----- Source document

America’s housing crisis, summed up in 3 charts

Rents are rising while incomes stagnate. It’s an “unprecedented” situation, as a new Harvard report details.

America’s housing crisis, summed up in 3 charts

[Source Image: sk/iStock]

BY Kelsey Campbell-Dollaghan3 minute read

Every year, Harvard’s Joint Center for Housing Studies releases a detailed report about the state of American housing. This year’s document, released yesterday at an event in Atlanta, contains some positive news—alongside harrowing numbers. At one point during the event, Chris Herbert, managing director of the center, jokingly described himself as “a member of the joint center for doom and gloom.”

Rents are rising. Land prices are rising. Homelessness is rising, especially in booming areas like California and Seattle. Crucially, severe weather is increasing, further increasing the cost and scarcity of housing. What isn’t rising? For starters, the amount of affordable housing available in the United States. And perhaps more importantly, average income is falling for some households.

----------

* [Set tasks]:
A) In the housing crisis article, what job does Chris Herbert hold?
B) Pick up the article on America's housing crisis after its last sentence and keep writing it.

----- Dataset entries

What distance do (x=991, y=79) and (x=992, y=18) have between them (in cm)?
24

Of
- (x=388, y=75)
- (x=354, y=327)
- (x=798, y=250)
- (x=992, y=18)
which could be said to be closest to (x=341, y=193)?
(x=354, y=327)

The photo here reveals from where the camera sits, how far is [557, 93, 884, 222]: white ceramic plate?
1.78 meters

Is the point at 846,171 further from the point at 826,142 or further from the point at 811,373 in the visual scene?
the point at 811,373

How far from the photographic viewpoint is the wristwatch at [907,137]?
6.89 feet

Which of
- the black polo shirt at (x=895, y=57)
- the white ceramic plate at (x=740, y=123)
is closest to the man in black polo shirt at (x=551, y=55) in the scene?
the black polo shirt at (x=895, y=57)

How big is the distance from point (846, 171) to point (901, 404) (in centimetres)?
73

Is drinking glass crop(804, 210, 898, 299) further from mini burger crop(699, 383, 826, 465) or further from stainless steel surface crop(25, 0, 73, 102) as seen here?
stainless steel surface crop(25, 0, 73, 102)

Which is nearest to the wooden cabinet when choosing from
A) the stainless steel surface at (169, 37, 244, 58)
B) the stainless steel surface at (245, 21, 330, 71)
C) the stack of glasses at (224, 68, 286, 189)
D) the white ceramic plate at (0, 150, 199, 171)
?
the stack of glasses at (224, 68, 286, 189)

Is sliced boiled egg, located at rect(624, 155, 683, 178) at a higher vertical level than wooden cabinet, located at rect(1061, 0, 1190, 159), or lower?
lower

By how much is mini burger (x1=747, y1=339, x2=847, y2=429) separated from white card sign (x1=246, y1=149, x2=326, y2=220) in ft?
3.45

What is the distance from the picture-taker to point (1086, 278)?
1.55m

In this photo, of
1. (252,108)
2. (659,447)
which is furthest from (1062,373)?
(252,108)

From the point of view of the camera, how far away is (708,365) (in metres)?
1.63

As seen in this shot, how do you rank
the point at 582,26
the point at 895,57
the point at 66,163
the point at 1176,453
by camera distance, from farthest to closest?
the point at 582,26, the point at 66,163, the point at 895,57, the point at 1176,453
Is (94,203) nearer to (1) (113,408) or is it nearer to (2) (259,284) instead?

----------

* [Solved tasks]:
A) He is managing director of Harvard's Joint Center for Housing Studies.

B)
“There’s a fundamental market dynamic here that’s been going on for decades that’s really impervious to change: Incomes have been largely flat—or falling, for low income folks—and housing costs have been rising, driven by the cost of materials and the cost of land,” Herbert explained.

The situation is “unprecedented,” the report’s authors state. Three maps explain why.

Most people are spending more of their income on housing

There’s some good news in the report: “Cost-burdened” families, a term that describes anyone who pays more than 30% of their income for housing, decreased a tiny bit in 2017 (about .5%, to be exact).

Also some bad news: Almost half (47%) of people who rent are cost-burdened, and that number barely changed at all. Meanwhile, low-income people are the most cost-burdened (83%). But the number of middle-income people who pay more than 30% of their incomes for rent is increasing too, especially in cities where housing is expensive: In high-cost areas, a whopping 46% of people, who make $45,000 to $ 74,999, were technically cost-burdened.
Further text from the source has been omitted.